The global trend towards urbanization means that many of us are emotionally distant from farming. Our daily experiences are insulated from the work, the sheer scale and the technical and management effort required to grow food, fibre and, increasingly, fuel for a global population of 7 billion people and counting. Of course, emotional distance has little bearing on our underlying material dependence on farming systems. But it does perhaps limit our perception of the many ways in which agricultural practices influence, and are in turn influenced by, the environment and, by extension, our daily lives. In a Web focus this month we present a collection of research papers and News & Views pieces, including new research published in this issue and a selection from our archive.
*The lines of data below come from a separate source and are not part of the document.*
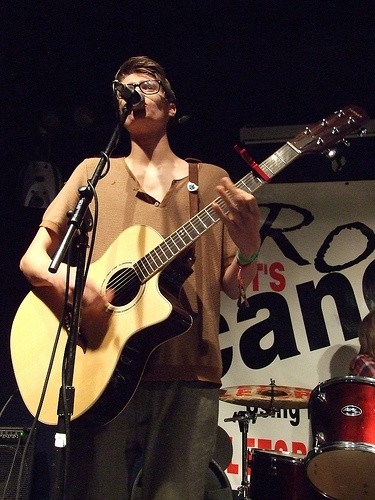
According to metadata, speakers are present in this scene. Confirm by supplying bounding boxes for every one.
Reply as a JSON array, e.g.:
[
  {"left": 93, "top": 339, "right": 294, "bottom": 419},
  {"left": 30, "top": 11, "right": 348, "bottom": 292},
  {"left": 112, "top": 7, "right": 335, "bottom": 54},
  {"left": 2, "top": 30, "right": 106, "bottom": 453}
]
[{"left": 0, "top": 426, "right": 37, "bottom": 500}]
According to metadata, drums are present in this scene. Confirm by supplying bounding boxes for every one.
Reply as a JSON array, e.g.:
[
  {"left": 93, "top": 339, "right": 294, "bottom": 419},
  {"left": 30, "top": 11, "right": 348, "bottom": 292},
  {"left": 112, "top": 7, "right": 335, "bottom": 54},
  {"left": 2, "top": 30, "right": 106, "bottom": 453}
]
[
  {"left": 245, "top": 446, "right": 313, "bottom": 500},
  {"left": 304, "top": 376, "right": 375, "bottom": 500},
  {"left": 131, "top": 456, "right": 231, "bottom": 500}
]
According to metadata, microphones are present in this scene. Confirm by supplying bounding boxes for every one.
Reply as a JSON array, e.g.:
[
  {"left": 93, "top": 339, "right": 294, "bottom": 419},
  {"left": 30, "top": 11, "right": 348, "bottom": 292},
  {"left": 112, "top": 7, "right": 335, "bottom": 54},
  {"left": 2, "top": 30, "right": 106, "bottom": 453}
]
[{"left": 113, "top": 80, "right": 146, "bottom": 112}]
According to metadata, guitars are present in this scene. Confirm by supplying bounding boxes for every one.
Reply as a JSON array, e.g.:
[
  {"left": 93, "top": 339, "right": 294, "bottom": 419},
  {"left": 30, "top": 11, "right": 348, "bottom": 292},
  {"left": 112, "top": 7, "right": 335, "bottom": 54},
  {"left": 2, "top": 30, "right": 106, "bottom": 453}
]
[{"left": 10, "top": 105, "right": 370, "bottom": 432}]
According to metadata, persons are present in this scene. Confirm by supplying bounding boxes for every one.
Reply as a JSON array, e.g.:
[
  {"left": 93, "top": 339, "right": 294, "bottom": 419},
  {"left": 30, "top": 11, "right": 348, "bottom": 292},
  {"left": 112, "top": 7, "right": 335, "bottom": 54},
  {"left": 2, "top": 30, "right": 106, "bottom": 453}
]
[
  {"left": 349, "top": 309, "right": 375, "bottom": 380},
  {"left": 19, "top": 56, "right": 263, "bottom": 500}
]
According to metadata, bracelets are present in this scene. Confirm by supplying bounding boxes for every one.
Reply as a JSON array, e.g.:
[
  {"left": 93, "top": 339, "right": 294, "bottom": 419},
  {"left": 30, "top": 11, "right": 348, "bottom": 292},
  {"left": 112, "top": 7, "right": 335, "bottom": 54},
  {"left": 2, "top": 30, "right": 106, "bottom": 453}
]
[{"left": 235, "top": 246, "right": 262, "bottom": 308}]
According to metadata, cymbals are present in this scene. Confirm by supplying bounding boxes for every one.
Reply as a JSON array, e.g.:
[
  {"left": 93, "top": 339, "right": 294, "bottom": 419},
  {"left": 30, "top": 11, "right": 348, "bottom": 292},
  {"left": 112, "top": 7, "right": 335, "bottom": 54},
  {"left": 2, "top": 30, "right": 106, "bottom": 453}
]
[
  {"left": 212, "top": 425, "right": 232, "bottom": 472},
  {"left": 218, "top": 384, "right": 315, "bottom": 410}
]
These address important themes in our understanding of climate change impacts on agriculture, the influence of agriculture on the climate and our capacity to adapt to what is certain — change.
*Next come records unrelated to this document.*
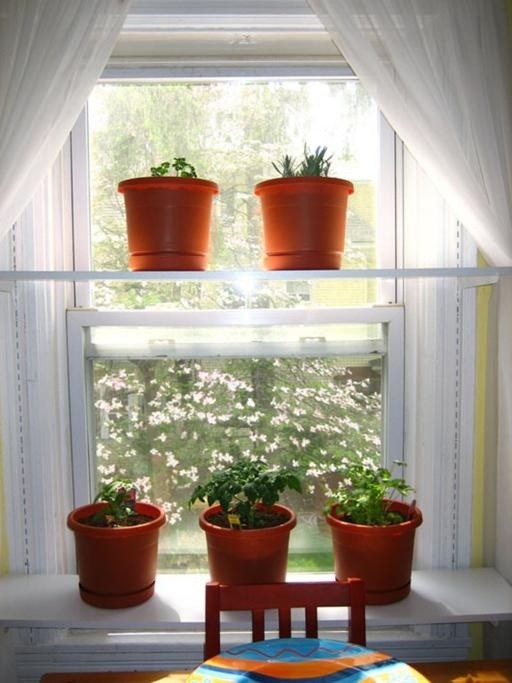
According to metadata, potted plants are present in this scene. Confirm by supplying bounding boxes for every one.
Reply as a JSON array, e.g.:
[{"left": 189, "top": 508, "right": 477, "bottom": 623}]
[
  {"left": 319, "top": 446, "right": 427, "bottom": 606},
  {"left": 182, "top": 455, "right": 309, "bottom": 588},
  {"left": 115, "top": 153, "right": 224, "bottom": 272},
  {"left": 67, "top": 473, "right": 170, "bottom": 612},
  {"left": 250, "top": 140, "right": 356, "bottom": 270}
]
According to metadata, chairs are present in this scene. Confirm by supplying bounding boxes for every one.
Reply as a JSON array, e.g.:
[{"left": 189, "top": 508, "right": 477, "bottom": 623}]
[{"left": 202, "top": 574, "right": 368, "bottom": 662}]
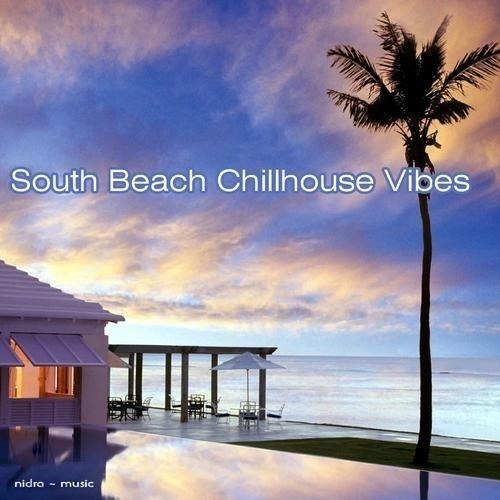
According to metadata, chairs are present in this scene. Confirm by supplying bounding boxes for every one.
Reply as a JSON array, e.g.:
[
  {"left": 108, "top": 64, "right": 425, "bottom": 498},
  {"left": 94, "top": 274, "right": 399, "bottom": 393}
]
[
  {"left": 108, "top": 395, "right": 152, "bottom": 421},
  {"left": 168, "top": 394, "right": 285, "bottom": 431}
]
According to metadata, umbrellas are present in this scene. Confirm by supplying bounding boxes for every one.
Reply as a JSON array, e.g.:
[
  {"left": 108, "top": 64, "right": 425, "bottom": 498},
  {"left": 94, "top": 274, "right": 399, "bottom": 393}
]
[{"left": 208, "top": 352, "right": 287, "bottom": 430}]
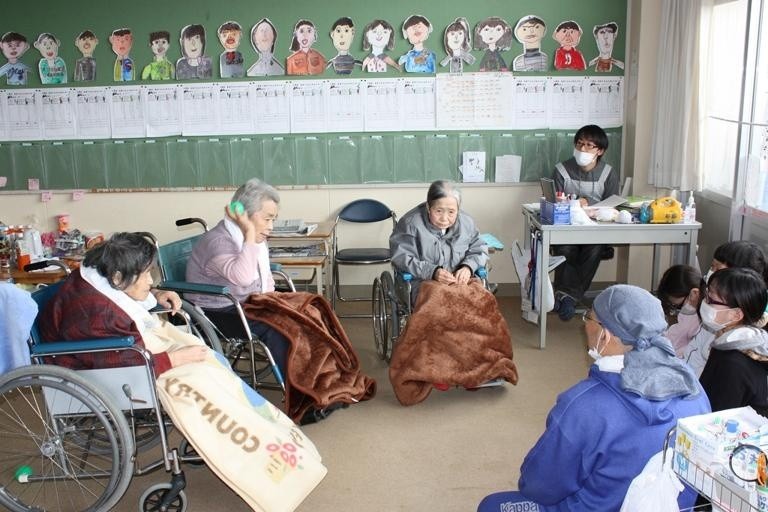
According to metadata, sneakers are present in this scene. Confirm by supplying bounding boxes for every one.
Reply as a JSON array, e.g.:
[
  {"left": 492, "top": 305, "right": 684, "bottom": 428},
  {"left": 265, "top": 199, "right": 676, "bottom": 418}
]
[{"left": 560, "top": 297, "right": 577, "bottom": 320}]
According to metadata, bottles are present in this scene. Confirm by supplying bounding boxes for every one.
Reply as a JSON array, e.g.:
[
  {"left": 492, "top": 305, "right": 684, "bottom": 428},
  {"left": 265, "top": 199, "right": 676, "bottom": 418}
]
[
  {"left": 684, "top": 191, "right": 696, "bottom": 224},
  {"left": 0, "top": 224, "right": 33, "bottom": 271}
]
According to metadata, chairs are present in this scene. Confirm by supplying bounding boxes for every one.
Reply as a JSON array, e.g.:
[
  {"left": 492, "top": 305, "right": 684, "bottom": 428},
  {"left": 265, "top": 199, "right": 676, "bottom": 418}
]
[{"left": 332, "top": 199, "right": 400, "bottom": 319}]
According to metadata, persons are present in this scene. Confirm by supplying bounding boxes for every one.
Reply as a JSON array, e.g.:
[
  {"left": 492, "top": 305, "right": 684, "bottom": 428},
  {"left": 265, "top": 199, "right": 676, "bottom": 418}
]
[
  {"left": 698, "top": 267, "right": 767, "bottom": 418},
  {"left": 658, "top": 266, "right": 705, "bottom": 358},
  {"left": 439, "top": 18, "right": 476, "bottom": 73},
  {"left": 246, "top": 18, "right": 285, "bottom": 76},
  {"left": 37, "top": 233, "right": 210, "bottom": 380},
  {"left": 397, "top": 16, "right": 436, "bottom": 73},
  {"left": 389, "top": 180, "right": 490, "bottom": 393},
  {"left": 109, "top": 27, "right": 134, "bottom": 81},
  {"left": 285, "top": 19, "right": 325, "bottom": 75},
  {"left": 327, "top": 18, "right": 363, "bottom": 74},
  {"left": 474, "top": 17, "right": 512, "bottom": 71},
  {"left": 216, "top": 21, "right": 245, "bottom": 78},
  {"left": 552, "top": 20, "right": 587, "bottom": 70},
  {"left": 184, "top": 178, "right": 293, "bottom": 381},
  {"left": 512, "top": 15, "right": 547, "bottom": 72},
  {"left": 701, "top": 240, "right": 768, "bottom": 278},
  {"left": 0, "top": 31, "right": 31, "bottom": 86},
  {"left": 75, "top": 31, "right": 99, "bottom": 82},
  {"left": 141, "top": 31, "right": 176, "bottom": 81},
  {"left": 176, "top": 25, "right": 211, "bottom": 79},
  {"left": 551, "top": 124, "right": 619, "bottom": 321},
  {"left": 33, "top": 33, "right": 68, "bottom": 85},
  {"left": 361, "top": 21, "right": 397, "bottom": 71},
  {"left": 589, "top": 22, "right": 624, "bottom": 73},
  {"left": 477, "top": 285, "right": 713, "bottom": 512}
]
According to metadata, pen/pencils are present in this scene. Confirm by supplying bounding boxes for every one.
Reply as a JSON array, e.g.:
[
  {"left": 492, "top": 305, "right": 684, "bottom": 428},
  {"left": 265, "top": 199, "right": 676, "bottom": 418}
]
[
  {"left": 556, "top": 191, "right": 569, "bottom": 203},
  {"left": 567, "top": 194, "right": 579, "bottom": 201}
]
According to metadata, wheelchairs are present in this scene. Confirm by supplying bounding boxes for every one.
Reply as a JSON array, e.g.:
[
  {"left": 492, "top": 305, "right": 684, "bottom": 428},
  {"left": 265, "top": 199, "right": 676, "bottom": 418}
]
[
  {"left": 372, "top": 211, "right": 505, "bottom": 388},
  {"left": 133, "top": 218, "right": 343, "bottom": 425},
  {"left": 0, "top": 260, "right": 225, "bottom": 512}
]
First and foremost, farming provides the food we eat. Whether people have access to enough food is determined by far more than whether enough calories can be grown, but that is undoubtedly an important starting point. With global populations rising sharply (a medium estimate is 9 billion by 2050; http://esa.un.org/wpp) and climate change threatening to reduce yields, or at least undermine yield gains, even meeting the basic calorie demand of the future is not certain. For this reason there has been a great deal of work to estimate the potential impact of climate change on agricultural yields. In a Commentary (Nature Clim. Change 1, 175–177; 2011) Rotter et al. argued that process-based crop models — the major tool used to estimate climate change impacts on yields — were not fully fit for purpose. Efforts to improve these models and evaluate their relative performance, such as the Agricultural Model Intercomparison and Improvement Project (www.agmip.org), are now beginning to address some of these challenges, for example for wheat (Nature Clim. Change 3, 827–832; 2013). Nevertheless, while there is a growing pool of high-quality research to synthesize (Nature Clim. Change 4, 287–291; 2014), and some general lessons regarding the potential for negative climate change impacts on some crops in some places are beginning to emerge, many questions remain unanswered and/or poorly constrained. One such uncertainty is the role of extreme weather in determining crop yields. The majority of crop impact estimates so far have focused on changes in the average state of the climate, but there is evidence that very hot days can have an important role in determining crop yields (Nature Clim. Change 2, 186–189; 2012) and that changes in the frequency and interaction of adverse weather events is likely to increase the rate of crop failure under climate change (Trnka et al., this issue page 637).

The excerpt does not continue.